Step 4: after each process variable is stable, then repeating step 1 and step 2, revise the Optimizing Process Parameters of optimizing forecast module 800, then in execution above-mentioned steps 3, make the whole heat treatment process of system reach optimization.

It should be noted that, above embodiment is only in order to illustrate technical scheme of the present invention and unrestricted, although with reference to preferred embodiment to invention has been detailed description, those of ordinary skill in the art is to be understood that, can modify to technical scheme of the present invention or equivalent replacement, and not departing from the spirit and scope of technical solution of the present invention, it all should be encompassed in the middle of right of the present invention.

Claims (10)

1. become a spray structure, comprise support unit (100) and injection unit (200), be provided with air blast parts (101) in described support unit (100), it is characterized in that:

The air channel (103) of described support unit (100) inside is isolated parts (102) and divides into the first air channel (103a), the second air channel (103b) and the 3rd air channel (103c);

Described injection unit (200) is arranged at the outer end of described support unit (100), and its inside is provided with the first air-flow adjustment component (201), described first air-flow adjustment component (201) can be carried out adjustment to the flow of the gas of blowout in the 3rd air channel (103c) and flow velocity and be controlled; Wherein,

Freezing air is blown into the first air channel (103a) by described air blast parts (101), and after enter the 3rd air channel (103c) through the second air channel (103b), eject eventually through the injection unit (200) being arranged at support unit (100) outer end.

2. as claimed in claim 1 change sprays structure, it is characterized in that: described support unit (100) inside is also provided with the second air-flow adjustment component (104), described second air-flow adjustment component (104) comprises different shapes and percentage of open area different thus second homogenizing plate (104a) that can have an impact to air-flow and the second drive-motor (104b) be connected with described second homogenizing plate (104a), and it is at a certain angle with air flow line shape that the second drive-motor (104b) can adjust the second homogenizing plate (104a).
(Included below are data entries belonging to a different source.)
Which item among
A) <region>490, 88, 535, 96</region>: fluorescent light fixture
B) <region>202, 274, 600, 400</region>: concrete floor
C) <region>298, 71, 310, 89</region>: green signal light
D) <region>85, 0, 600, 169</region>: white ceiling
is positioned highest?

3. as claimed in claim 1 or 2 change sprays structure, it is characterized in that: described first air-flow adjustment component (201) comprises different shapes and percentage of open area different thus first homogenizing plate (201a) that can have an impact to air-flow and the first drive-motor (201b) be connected with described first homogenizing plate (201a), and it is at a certain angle with air flow line shape that the first drive-motor (201b) can adjust the first homogenizing plate (201a).

4. as claimed in claim 2 change sprays structure, it is characterized in that: the second drive-motor (104b) is arranged at the outside of described support unit (100), be provided with the second driving stem (104b-1), second homogenizing plate (104a) one end is connected with the second gangbar (104a-1), described second driving stem (104b-1) and described second gangbar (104a-1) are movably connected by the second chain assemblies (104c), second drive-motor (104b) makes the second driving stem (104b-1) rotate after driving, thus transfer the motion to the second gangbar (104a-1) by the second chain assemblies (104c), final drive second homogenizing plate (104a) realizes with air flow line shape at a certain angle.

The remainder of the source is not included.